Wird Retargeting/Remarketing sterben?
Safari hat neu einen vorinstallieren Content Blocker
Der vorinstallierte Content Blocker in Safar/Mac (ab macOS High Sierra) schützt die Privatsphäre der Benutzer und beschleunigt das Internet. Das Benutzererlebnis wird enorm verbessert, aber… Werden somit auch Besucher-Analysen und Remarketing (Werbung, die den User verfolgt) schwieriger? Viele fragen sich, ob das jetzt für die Marketingabteilung grosse Auswirkungen haben wird.
Schauen wir dazu mal in die Vergangenheit!

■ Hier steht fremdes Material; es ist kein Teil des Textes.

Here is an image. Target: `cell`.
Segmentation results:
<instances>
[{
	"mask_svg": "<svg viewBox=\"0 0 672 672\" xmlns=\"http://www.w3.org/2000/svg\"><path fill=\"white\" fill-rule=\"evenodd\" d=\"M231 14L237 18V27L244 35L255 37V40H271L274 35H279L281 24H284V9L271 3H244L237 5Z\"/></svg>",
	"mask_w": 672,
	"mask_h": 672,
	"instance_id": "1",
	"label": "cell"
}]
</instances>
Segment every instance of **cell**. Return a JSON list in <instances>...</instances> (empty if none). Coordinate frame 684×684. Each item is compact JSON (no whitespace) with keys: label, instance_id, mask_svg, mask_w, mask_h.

Zuerst brauchten wir Popup-Blocker
Erinnerst du dich? Websites konnten früher mehrere neuen Fenster öffnen und sogar die Grösse des bestehenden Fensters ändern. Somit wurden Websites zu Vollbild-Fenstern, ohne dass man wollte. Irgendwo im Hintergrund lief noch ein Video und man konnte es kaum finden… Der Rechtsklick wurde unterdrückt, damit keine Bilder gespeichert werden konnten, der Mauszeiger wurde „beschlagnahmt“ und daraus plötzlich war es nicht mehr ein Zeiger, sondern ein kleiner Alien, der über den Bildschirm lief. Die Marketing-Leute sind zu weit gegangen.
Waren das nicht gute Zeiten? Nicht wirklich. Die Lösungen liessen nicht lange auf sich warten. Wir bekamen Popup-Blocker und Einstellungen in unseren Browsern, die verhinderten, dass Websites uns eine schwere Zeit machen konnten… und weg waren die Popups.

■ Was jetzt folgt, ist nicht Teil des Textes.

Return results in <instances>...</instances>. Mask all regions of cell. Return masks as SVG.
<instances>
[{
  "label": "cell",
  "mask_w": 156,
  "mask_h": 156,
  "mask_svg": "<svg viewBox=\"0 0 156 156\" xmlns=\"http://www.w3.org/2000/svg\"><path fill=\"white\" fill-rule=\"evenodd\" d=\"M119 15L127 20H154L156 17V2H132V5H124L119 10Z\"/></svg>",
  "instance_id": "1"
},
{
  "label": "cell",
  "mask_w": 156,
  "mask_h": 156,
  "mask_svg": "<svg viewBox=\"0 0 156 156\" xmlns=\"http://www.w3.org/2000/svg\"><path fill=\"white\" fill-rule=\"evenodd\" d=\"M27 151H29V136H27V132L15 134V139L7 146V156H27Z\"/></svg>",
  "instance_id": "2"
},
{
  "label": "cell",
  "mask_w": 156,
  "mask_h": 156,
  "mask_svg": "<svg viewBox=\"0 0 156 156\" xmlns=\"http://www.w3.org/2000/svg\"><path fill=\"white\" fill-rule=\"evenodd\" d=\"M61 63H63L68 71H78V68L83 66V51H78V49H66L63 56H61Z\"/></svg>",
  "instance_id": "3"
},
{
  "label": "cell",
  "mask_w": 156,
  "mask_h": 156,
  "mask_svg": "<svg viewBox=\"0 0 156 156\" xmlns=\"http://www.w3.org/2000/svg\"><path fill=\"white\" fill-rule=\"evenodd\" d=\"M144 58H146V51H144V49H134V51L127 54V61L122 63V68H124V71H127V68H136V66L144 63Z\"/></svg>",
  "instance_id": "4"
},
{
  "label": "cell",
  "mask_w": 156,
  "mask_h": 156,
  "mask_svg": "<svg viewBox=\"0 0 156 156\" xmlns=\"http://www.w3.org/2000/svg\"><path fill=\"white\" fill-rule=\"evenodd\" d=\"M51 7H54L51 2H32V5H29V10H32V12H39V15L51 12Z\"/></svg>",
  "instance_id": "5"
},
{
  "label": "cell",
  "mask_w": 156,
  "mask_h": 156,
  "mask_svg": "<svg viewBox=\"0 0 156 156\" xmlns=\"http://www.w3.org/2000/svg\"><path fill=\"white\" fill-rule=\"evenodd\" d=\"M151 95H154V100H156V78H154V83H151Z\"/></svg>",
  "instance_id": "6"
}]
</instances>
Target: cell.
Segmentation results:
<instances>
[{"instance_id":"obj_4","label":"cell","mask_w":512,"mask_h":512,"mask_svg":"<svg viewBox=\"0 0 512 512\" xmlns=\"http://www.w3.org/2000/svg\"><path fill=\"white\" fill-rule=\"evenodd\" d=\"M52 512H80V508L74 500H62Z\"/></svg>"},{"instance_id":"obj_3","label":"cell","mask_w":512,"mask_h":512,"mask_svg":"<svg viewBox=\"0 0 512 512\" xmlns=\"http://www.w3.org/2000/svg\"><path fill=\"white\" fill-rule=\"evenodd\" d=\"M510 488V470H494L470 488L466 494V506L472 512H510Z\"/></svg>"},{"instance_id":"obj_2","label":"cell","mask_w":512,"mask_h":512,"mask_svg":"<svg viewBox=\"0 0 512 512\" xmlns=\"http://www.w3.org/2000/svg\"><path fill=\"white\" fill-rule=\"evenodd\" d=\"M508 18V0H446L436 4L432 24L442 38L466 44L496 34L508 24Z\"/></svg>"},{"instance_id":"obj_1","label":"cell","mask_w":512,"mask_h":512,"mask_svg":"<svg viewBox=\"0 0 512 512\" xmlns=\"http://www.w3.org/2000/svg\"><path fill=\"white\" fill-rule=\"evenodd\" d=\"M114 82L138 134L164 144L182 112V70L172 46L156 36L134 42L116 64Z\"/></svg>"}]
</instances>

0:1 gegen die Marketing-Menschen.
Liebe Marketing-Leute: Vergesst diese Story bitte nicht: Ihr seid zu weit gegangen, das Volk hat sich gewehrt und ihr habt verloren.
Plötzlich waren E-Mail-Spamfilter nötig
Bei E-Mail ging es auch mal drunter und drüber. Spam füllte jede Mailbox.

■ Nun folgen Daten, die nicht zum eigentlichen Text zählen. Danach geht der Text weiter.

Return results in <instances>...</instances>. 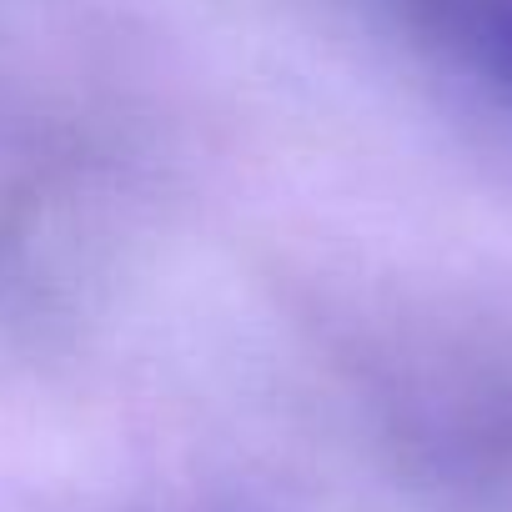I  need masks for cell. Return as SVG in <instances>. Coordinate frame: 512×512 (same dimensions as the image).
Here are the masks:
<instances>
[{
  "mask_svg": "<svg viewBox=\"0 0 512 512\" xmlns=\"http://www.w3.org/2000/svg\"><path fill=\"white\" fill-rule=\"evenodd\" d=\"M447 41L512 101V0H432Z\"/></svg>",
  "mask_w": 512,
  "mask_h": 512,
  "instance_id": "cell-1",
  "label": "cell"
}]
</instances>
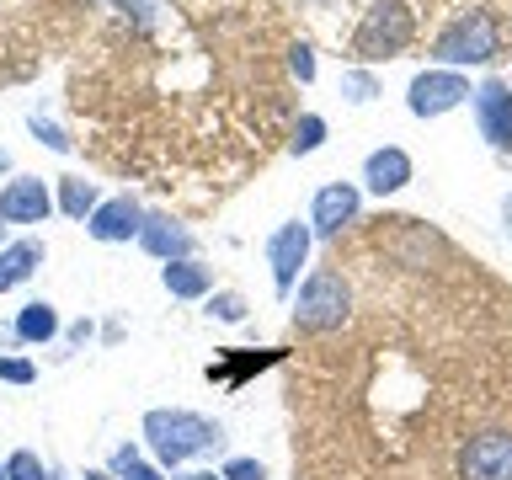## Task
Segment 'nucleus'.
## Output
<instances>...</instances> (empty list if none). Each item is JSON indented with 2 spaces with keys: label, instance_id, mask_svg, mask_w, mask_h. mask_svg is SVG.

Grosse Erleichterung war festzustellen, als unsere Mailprogramme plötzlich Spamfilter mitlieferten. Die Marketing-Leute sind zu weit gegangen. E-Mail-Spam war zu einem grossen Problem geworden und die Spamfilter brachten die Antwort: Heute existiert Spam zwar noch, aber es ist kein wirkliches Problem — dank Spamfiltern.
Aus der Marketing-Abteilung war ein lautes Fluchen zu hören.
Liebe Marketing-Leute: Nochmals. Wenn ihr nachhaltig Werbung machen wollt, dann darf es nicht zu mühsam sein. Die Leute wissen sich zu helfen und werden das tun.
Später kamen die Adblocker
Wir surften im Internet, der Content war gratis. Finanziert durch Werbung. Die Werbung war oft lästig und hat extrem abgelenkt. Videos wurden unterbrochen und wir mussten lästige Sekunden auf eine Werbung warten.
Schon länger waren Werbepausen in TV-Spielfilmen. Da ist man einfach aufgestanden (bevor man ein Smartphone hatte) und hat etwas anderes gemacht. Rückblickend war das aber eine angenehme Art von Werbung — mindestens im Vergleich. Ich habe schon entschieden, dass ich den Film schauen will. Wenn ich dazwischen eine kurze WC-Pause habe, dann ist das auszuhalten.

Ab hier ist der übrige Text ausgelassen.